GIVEN PROBLEM —
Copy every entry below word for word, leaving out the pictures.

::: SUPPLIED DATA :::

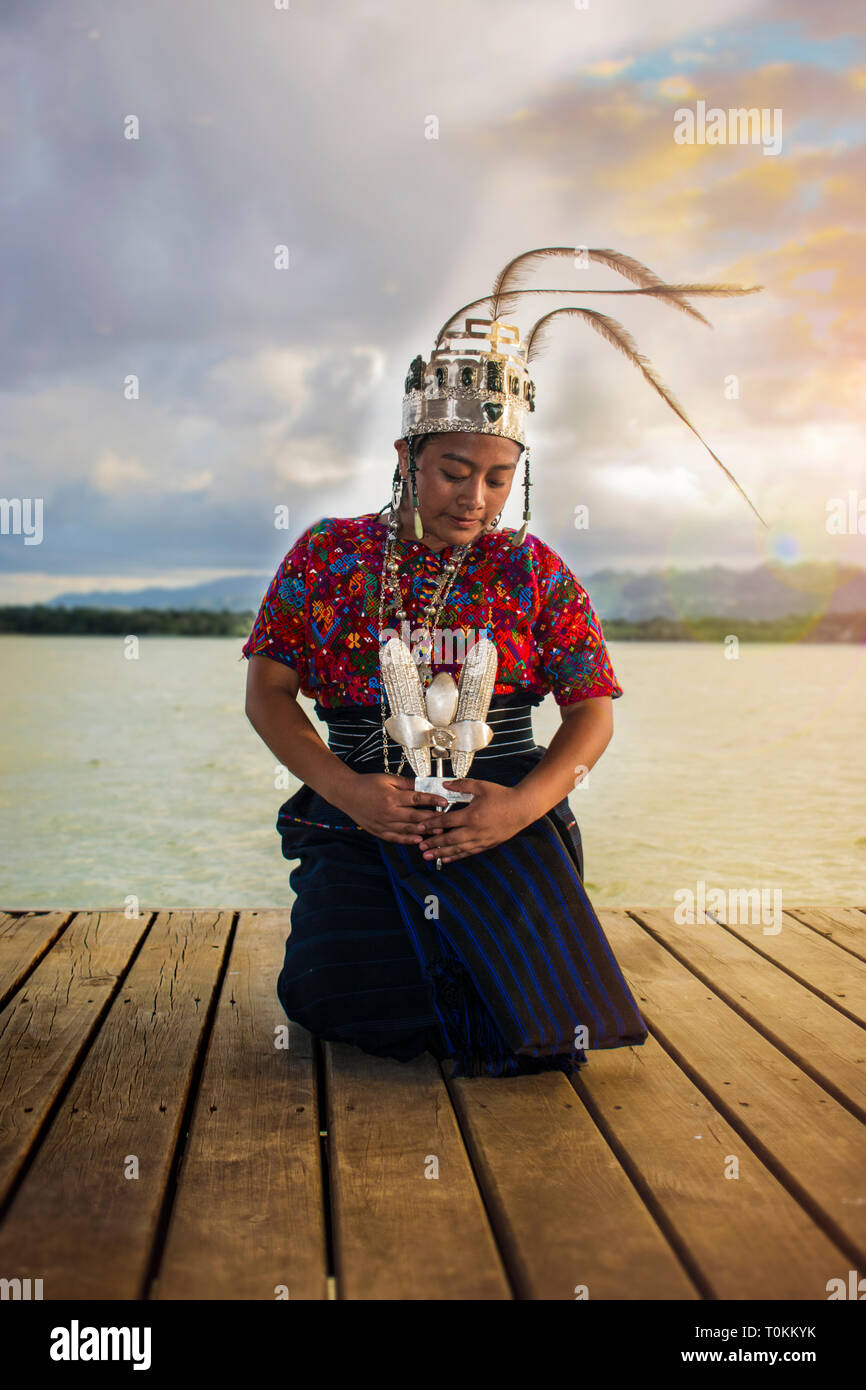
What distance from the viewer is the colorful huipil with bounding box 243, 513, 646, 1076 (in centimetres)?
213

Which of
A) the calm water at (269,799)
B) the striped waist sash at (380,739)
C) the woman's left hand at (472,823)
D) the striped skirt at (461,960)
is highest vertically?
the striped waist sash at (380,739)

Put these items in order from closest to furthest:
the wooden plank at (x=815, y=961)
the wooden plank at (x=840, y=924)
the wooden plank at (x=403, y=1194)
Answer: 1. the wooden plank at (x=403, y=1194)
2. the wooden plank at (x=815, y=961)
3. the wooden plank at (x=840, y=924)

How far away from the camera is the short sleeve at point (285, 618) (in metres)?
2.39

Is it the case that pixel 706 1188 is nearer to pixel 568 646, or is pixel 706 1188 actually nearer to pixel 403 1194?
pixel 403 1194

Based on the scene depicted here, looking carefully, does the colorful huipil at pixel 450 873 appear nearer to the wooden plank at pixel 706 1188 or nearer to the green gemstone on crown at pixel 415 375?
the wooden plank at pixel 706 1188

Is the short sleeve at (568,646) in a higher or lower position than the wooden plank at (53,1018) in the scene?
higher

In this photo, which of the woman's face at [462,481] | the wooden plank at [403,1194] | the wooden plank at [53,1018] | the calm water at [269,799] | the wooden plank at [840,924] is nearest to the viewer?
the wooden plank at [403,1194]

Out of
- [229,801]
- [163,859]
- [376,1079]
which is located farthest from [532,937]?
[229,801]

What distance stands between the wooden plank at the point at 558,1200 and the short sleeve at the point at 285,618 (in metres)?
0.95

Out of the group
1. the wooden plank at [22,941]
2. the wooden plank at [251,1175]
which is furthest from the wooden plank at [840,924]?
the wooden plank at [22,941]

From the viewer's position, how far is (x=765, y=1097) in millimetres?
2021

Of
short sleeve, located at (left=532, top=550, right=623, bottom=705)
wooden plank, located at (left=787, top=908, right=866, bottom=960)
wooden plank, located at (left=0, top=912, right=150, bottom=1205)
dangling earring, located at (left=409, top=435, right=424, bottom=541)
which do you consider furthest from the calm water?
dangling earring, located at (left=409, top=435, right=424, bottom=541)

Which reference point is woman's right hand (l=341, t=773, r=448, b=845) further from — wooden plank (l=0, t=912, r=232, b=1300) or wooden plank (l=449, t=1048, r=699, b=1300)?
wooden plank (l=0, t=912, r=232, b=1300)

:::

EXPECTED ANSWER —
What distance from the viewer is the colorful huipil with bounding box 243, 513, 646, 1076 (in centimetres)?
213

Which of
A) the calm water at (269,799)
B) the striped waist sash at (380,739)
C) the woman's left hand at (472,823)
D) the striped skirt at (461,960)
is highest vertically?
the striped waist sash at (380,739)

Put these items in order from closest to furthest:
the wooden plank at (x=815, y=961)
the wooden plank at (x=840, y=924)
the wooden plank at (x=403, y=1194)
Answer: 1. the wooden plank at (x=403, y=1194)
2. the wooden plank at (x=815, y=961)
3. the wooden plank at (x=840, y=924)

How far away from the camera is the short sleeve at point (285, 618) (in metres)?
2.39

Is it the case that pixel 706 1188 is nearer to pixel 568 646, or is pixel 706 1188 actually nearer to pixel 403 1194?
pixel 403 1194

Based on the scene depicted here, looking carefully, does the colorful huipil at pixel 450 873 appear nearer to the wooden plank at pixel 706 1188 or nearer to the green gemstone on crown at pixel 415 375?
the wooden plank at pixel 706 1188

Is the short sleeve at (568,646) in a higher or lower position than the wooden plank at (53,1018) in the scene?
higher

In this photo, which of the woman's face at [462,481] | the wooden plank at [403,1194] | the wooden plank at [53,1018] | the calm water at [269,799] | the wooden plank at [840,924] is nearest to the viewer?
the wooden plank at [403,1194]

Out of
- [229,801]
- [163,859]
- [376,1079]
which is located farthest from [532,937]?
[229,801]

What distance stands between the wooden plank at the point at 558,1200 and the short sleeve at the point at 285,618 (in metres)?
0.95

Out of the group
1. the wooden plank at [22,941]
2. the wooden plank at [251,1175]
which is furthest from the wooden plank at [840,924]?
the wooden plank at [22,941]

From the viewer's position, how far is (x=765, y=1097) in millimetres?
2021

Of
short sleeve, located at (left=532, top=550, right=623, bottom=705)
wooden plank, located at (left=787, top=908, right=866, bottom=960)
wooden plank, located at (left=0, top=912, right=150, bottom=1205)
dangling earring, located at (left=409, top=435, right=424, bottom=541)
which do you consider furthest from the calm water?
dangling earring, located at (left=409, top=435, right=424, bottom=541)

Which reference point is woman's right hand (l=341, t=773, r=448, b=845) further from — wooden plank (l=0, t=912, r=232, b=1300) or wooden plank (l=449, t=1048, r=699, b=1300)?
wooden plank (l=0, t=912, r=232, b=1300)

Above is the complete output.